§ **Task instructions**: From the passage below on HAL training, list every test or assessment named as one of the neuropsychological assessments used.
== Document segment ==
HAL training was conducted for 30 minutes once daily. The time required to put on or remove the HAL was not included in the training time. The HAL training program consisted of sitting balance, standing balance, and gait training. Training was conducted with patients wearing either a single-leg or double-leg HAL model. Patients with paraplegia or quadriplegia and/or patients who could not maintain a sitting position used the double-leg HAL model. The single-leg HAL model was applied to patients with hemiplegia who could maintain a sitting position.18) Patients who could not maintain a sitting or standing position used an All-in-One Walking Trainer (All-in-One, manufactured by ROPOX A/S, Næstved, Denmark). A dedicated sling (DOMINO Slings, manufactured by ROPOX A/S) for the All-in-One was used, and because it could support the pelvis of the wearer and hold up the trunk of the body, it even allowed patients who were unable to maintain a seated or standing position to do so safely.

Gait function, lower limb function, balance, and ADLs were each evaluated according to the Functional Ambulation Categories (FAC),19) Fugl-Meyer Assessment (FMA),20) and Functional Independence Measure (FIM)21,22) before HAL training started and when it was finished.

The neuropsychological assessments that were used are shown below. The Mini-Mental State Examination (MMSE)23) and a modified MMSE (3MS)24) were used for the global cognitive screening assessment. The flexibility of the executive function of the frontal lobe was evaluated with the Trail Making Test (TMT),25) and cognitive inhibition was evaluated with the Stroop Test (ST).25) The Wechsler Adult Intelligence Scale-Revised (WAIS-R) digit span subtest (DS),26) which reveals the retention operation of working memory, was used to evaluate memory function. Furthermore, the WAIS-R digit symbol test (DST)26) was used to evaluate the psychomotor speed of the entire brain. To evaluate the visuospatial ability of the parietal lobe, we used a partial WAIS-R block design subtest26) and the cube-copying test.
===
== Information supplied ==
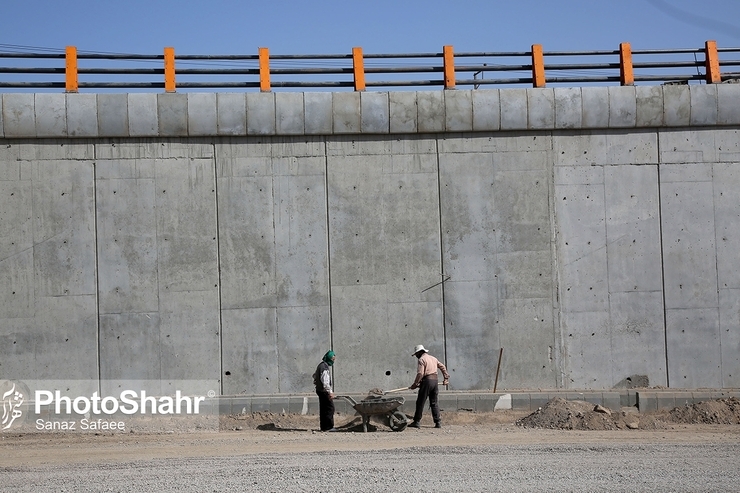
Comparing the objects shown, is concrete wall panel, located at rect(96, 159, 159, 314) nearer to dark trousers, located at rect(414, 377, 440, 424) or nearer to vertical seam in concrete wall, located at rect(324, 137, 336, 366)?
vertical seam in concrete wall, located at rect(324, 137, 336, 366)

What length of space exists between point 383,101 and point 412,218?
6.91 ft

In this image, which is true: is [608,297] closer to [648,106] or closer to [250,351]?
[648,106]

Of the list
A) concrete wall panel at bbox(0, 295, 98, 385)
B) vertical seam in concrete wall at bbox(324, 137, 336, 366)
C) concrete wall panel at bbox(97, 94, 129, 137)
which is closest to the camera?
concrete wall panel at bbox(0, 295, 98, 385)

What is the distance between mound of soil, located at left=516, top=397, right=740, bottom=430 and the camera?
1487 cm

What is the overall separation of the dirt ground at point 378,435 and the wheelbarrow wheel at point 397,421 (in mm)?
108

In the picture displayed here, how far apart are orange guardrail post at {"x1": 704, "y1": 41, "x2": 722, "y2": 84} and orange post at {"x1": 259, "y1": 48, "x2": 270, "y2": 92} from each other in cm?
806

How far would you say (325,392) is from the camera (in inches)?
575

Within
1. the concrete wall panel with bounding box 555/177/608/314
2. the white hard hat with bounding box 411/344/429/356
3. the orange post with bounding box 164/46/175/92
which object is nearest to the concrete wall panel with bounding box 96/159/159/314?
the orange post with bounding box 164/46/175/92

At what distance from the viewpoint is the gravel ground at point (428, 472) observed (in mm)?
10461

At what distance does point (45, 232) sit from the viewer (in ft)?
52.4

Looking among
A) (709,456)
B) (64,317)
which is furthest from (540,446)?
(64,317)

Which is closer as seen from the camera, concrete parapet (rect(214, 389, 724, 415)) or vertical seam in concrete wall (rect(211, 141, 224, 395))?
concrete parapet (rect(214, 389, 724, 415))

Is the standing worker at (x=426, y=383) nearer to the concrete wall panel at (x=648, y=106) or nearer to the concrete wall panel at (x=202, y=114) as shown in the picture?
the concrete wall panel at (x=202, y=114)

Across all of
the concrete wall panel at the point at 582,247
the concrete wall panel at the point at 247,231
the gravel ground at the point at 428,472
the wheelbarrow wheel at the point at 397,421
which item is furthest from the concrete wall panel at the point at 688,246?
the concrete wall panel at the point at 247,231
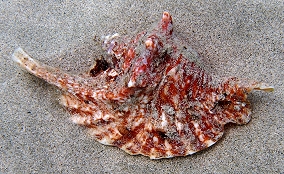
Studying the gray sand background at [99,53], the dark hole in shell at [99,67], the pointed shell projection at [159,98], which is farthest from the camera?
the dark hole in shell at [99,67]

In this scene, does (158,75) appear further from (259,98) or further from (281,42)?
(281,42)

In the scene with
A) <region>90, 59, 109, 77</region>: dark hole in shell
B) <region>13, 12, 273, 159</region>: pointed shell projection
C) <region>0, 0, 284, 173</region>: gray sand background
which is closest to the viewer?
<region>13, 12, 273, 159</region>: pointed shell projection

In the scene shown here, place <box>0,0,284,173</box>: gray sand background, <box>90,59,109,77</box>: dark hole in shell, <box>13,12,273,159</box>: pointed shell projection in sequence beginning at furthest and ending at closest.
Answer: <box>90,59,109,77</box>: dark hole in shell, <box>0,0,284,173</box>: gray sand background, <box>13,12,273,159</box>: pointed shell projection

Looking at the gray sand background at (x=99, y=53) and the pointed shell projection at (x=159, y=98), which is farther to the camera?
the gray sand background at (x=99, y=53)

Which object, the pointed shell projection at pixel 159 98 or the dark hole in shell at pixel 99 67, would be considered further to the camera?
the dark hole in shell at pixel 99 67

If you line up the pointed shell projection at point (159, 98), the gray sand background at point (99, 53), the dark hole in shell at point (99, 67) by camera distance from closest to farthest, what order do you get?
===
== Information supplied ==
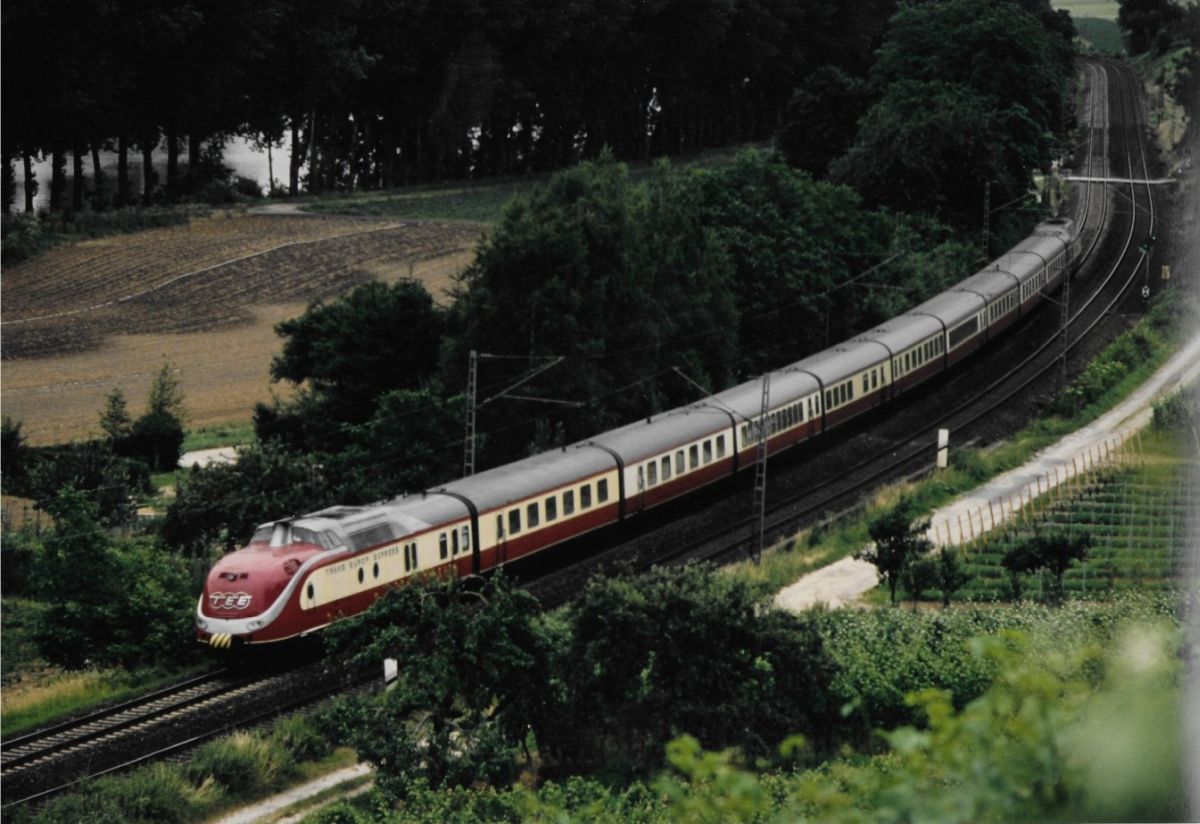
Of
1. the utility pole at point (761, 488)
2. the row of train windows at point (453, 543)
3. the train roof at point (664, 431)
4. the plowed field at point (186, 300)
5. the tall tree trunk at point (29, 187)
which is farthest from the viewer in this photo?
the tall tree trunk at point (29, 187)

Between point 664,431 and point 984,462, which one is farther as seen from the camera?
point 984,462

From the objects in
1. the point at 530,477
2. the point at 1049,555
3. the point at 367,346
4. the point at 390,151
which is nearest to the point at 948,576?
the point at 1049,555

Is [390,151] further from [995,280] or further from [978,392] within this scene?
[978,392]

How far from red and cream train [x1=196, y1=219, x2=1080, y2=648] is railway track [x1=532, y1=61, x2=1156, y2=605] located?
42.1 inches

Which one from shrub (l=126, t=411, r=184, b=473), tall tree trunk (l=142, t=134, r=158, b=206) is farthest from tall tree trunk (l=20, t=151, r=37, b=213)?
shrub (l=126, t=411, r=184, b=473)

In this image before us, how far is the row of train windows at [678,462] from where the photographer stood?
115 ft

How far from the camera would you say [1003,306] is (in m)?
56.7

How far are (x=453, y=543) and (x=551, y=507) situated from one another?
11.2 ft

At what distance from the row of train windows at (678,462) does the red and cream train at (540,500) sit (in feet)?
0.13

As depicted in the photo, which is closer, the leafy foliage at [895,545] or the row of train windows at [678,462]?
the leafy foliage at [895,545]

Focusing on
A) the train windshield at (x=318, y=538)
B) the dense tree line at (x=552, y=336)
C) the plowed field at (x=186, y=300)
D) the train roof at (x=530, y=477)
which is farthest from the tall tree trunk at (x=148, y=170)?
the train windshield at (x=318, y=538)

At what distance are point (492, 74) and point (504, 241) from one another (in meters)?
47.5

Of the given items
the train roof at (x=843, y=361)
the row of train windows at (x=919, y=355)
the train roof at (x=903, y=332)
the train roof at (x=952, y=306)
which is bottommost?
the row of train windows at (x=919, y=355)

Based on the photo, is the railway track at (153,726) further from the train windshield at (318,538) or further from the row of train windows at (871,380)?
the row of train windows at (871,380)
===
§ **Exercise result**:
- Mini-Mental State Examination (MMSE)
- modified MMSE (3MS)
- Trail Making Test (TMT)
- Stroop Test (ST)
- WAIS-R digit span subtest (DS)
- WAIS-R digit symbol test (DST)
- partial WAIS-R block design subtest
- cube-copying test